## PROVIDED PASSAGE
+===+

The problems do not stop here, sadly. This title contains RPG elements where you can level up skills in melee, ranged, and survival. This is a decent idea, but the upgrades range in all terms of quality. One of the better ones can be seeing enemies in survival vision or fixing your melee weapon, but then we have shallow ones like increasing damage by your crossbow or stunning enemies with thrown rocks. This unbalance comes to the point where I wish the game was retooled instead to not have this system at all. Why not focus more on what you find and utilise items for your survival, instead of a shallow levelling system? You are gaining much by doing anything besides the XP, so this seems like a wasted implementation.
Then we have the strange mix of ideas. Some are strong, like having the weather and the time of the day dictating how many freaks you will encounter and how easy you will be spotted. However, we also have the quick command for healing, flashlight and binoculars, which is useless when the wheel for selecting and crafting anything is more available. Why not have a dedicated button for throwing grenades instead? There are also other annoyances, such as tons of glitches where people and enemies get stuck in the environment, and missions not starting until you are called on the radio while driving on the bike at random.

+===+

## STORED RECORDS
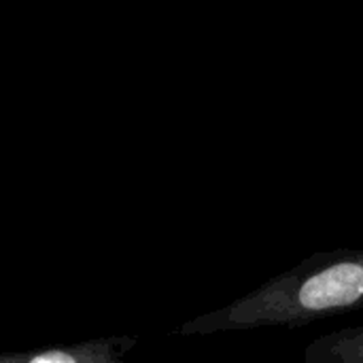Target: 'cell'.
<instances>
[{"label":"cell","mask_w":363,"mask_h":363,"mask_svg":"<svg viewBox=\"0 0 363 363\" xmlns=\"http://www.w3.org/2000/svg\"><path fill=\"white\" fill-rule=\"evenodd\" d=\"M363 311V247L315 253L223 308L183 323L181 336L298 330Z\"/></svg>","instance_id":"1"},{"label":"cell","mask_w":363,"mask_h":363,"mask_svg":"<svg viewBox=\"0 0 363 363\" xmlns=\"http://www.w3.org/2000/svg\"><path fill=\"white\" fill-rule=\"evenodd\" d=\"M306 363H363V325L342 328L315 338L306 351Z\"/></svg>","instance_id":"3"},{"label":"cell","mask_w":363,"mask_h":363,"mask_svg":"<svg viewBox=\"0 0 363 363\" xmlns=\"http://www.w3.org/2000/svg\"><path fill=\"white\" fill-rule=\"evenodd\" d=\"M132 347V340H100L74 347H55L40 353L28 355H0V362H30V363H113L121 357L125 349Z\"/></svg>","instance_id":"2"}]
</instances>
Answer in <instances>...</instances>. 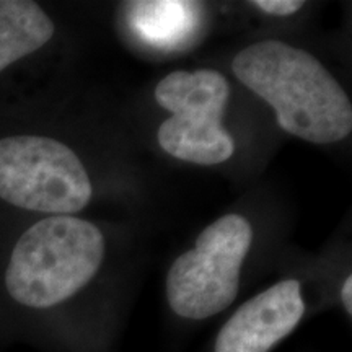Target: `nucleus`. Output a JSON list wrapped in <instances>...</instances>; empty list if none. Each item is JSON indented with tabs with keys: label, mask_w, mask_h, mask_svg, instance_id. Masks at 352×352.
I'll return each instance as SVG.
<instances>
[{
	"label": "nucleus",
	"mask_w": 352,
	"mask_h": 352,
	"mask_svg": "<svg viewBox=\"0 0 352 352\" xmlns=\"http://www.w3.org/2000/svg\"><path fill=\"white\" fill-rule=\"evenodd\" d=\"M104 236L88 220L51 215L16 241L3 274L7 297L30 314H50L69 305L98 274Z\"/></svg>",
	"instance_id": "obj_2"
},
{
	"label": "nucleus",
	"mask_w": 352,
	"mask_h": 352,
	"mask_svg": "<svg viewBox=\"0 0 352 352\" xmlns=\"http://www.w3.org/2000/svg\"><path fill=\"white\" fill-rule=\"evenodd\" d=\"M230 96L227 78L217 70H176L155 88V100L171 111L158 127L166 153L196 165H217L233 155L235 144L222 116Z\"/></svg>",
	"instance_id": "obj_5"
},
{
	"label": "nucleus",
	"mask_w": 352,
	"mask_h": 352,
	"mask_svg": "<svg viewBox=\"0 0 352 352\" xmlns=\"http://www.w3.org/2000/svg\"><path fill=\"white\" fill-rule=\"evenodd\" d=\"M91 182L77 153L41 135L0 139V199L34 212L70 215L91 199Z\"/></svg>",
	"instance_id": "obj_4"
},
{
	"label": "nucleus",
	"mask_w": 352,
	"mask_h": 352,
	"mask_svg": "<svg viewBox=\"0 0 352 352\" xmlns=\"http://www.w3.org/2000/svg\"><path fill=\"white\" fill-rule=\"evenodd\" d=\"M305 314L300 280H279L233 311L215 336L212 352H271Z\"/></svg>",
	"instance_id": "obj_6"
},
{
	"label": "nucleus",
	"mask_w": 352,
	"mask_h": 352,
	"mask_svg": "<svg viewBox=\"0 0 352 352\" xmlns=\"http://www.w3.org/2000/svg\"><path fill=\"white\" fill-rule=\"evenodd\" d=\"M252 241V226L236 214L204 228L195 248L176 258L166 274L171 311L183 320L202 321L227 310L240 294L241 267Z\"/></svg>",
	"instance_id": "obj_3"
},
{
	"label": "nucleus",
	"mask_w": 352,
	"mask_h": 352,
	"mask_svg": "<svg viewBox=\"0 0 352 352\" xmlns=\"http://www.w3.org/2000/svg\"><path fill=\"white\" fill-rule=\"evenodd\" d=\"M252 6L266 13H271V15L289 16L300 10L305 6V2H302V0H254Z\"/></svg>",
	"instance_id": "obj_9"
},
{
	"label": "nucleus",
	"mask_w": 352,
	"mask_h": 352,
	"mask_svg": "<svg viewBox=\"0 0 352 352\" xmlns=\"http://www.w3.org/2000/svg\"><path fill=\"white\" fill-rule=\"evenodd\" d=\"M127 7L135 32L160 47L184 41L199 12V6L192 2H131Z\"/></svg>",
	"instance_id": "obj_8"
},
{
	"label": "nucleus",
	"mask_w": 352,
	"mask_h": 352,
	"mask_svg": "<svg viewBox=\"0 0 352 352\" xmlns=\"http://www.w3.org/2000/svg\"><path fill=\"white\" fill-rule=\"evenodd\" d=\"M54 32L52 20L36 2L0 0V72L41 50Z\"/></svg>",
	"instance_id": "obj_7"
},
{
	"label": "nucleus",
	"mask_w": 352,
	"mask_h": 352,
	"mask_svg": "<svg viewBox=\"0 0 352 352\" xmlns=\"http://www.w3.org/2000/svg\"><path fill=\"white\" fill-rule=\"evenodd\" d=\"M340 298H341L342 308H344L346 314L351 316L352 315V277L351 276H347L346 279L342 280Z\"/></svg>",
	"instance_id": "obj_10"
},
{
	"label": "nucleus",
	"mask_w": 352,
	"mask_h": 352,
	"mask_svg": "<svg viewBox=\"0 0 352 352\" xmlns=\"http://www.w3.org/2000/svg\"><path fill=\"white\" fill-rule=\"evenodd\" d=\"M235 77L270 103L287 134L314 144H333L352 131V104L323 64L300 47L259 41L235 56Z\"/></svg>",
	"instance_id": "obj_1"
}]
</instances>
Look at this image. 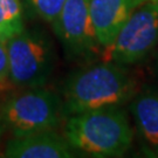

+===+

## WRITTEN PROBLEM 1
According to the review, in which skills can the player level up?
## WRITTEN PROBLEM 2
Reproduce the review verbatim, from "The problems do" up to and including "a wasted implementation.".
The entries are not needed for these tasks.

## EXERCISE RESPONSE 1
Melee, ranged, and survival.

## EXERCISE RESPONSE 2
The problems do not stop here, sadly. This title contains RPG elements where you can level up skills in melee, ranged, and survival. This is a decent idea, but the upgrades range in all terms of quality. One of the better ones can be seeing enemies in survival vision or fixing your melee weapon, but then we have shallow ones like increasing damage by your crossbow or stunning enemies with thrown rocks. This unbalance comes to the point where I wish the game was retooled instead to not have this system at all. Why not focus more on what you find and utilise items for your survival, instead of a shallow levelling system? You are gaining much by doing anything besides the XP, so this seems like a wasted implementation.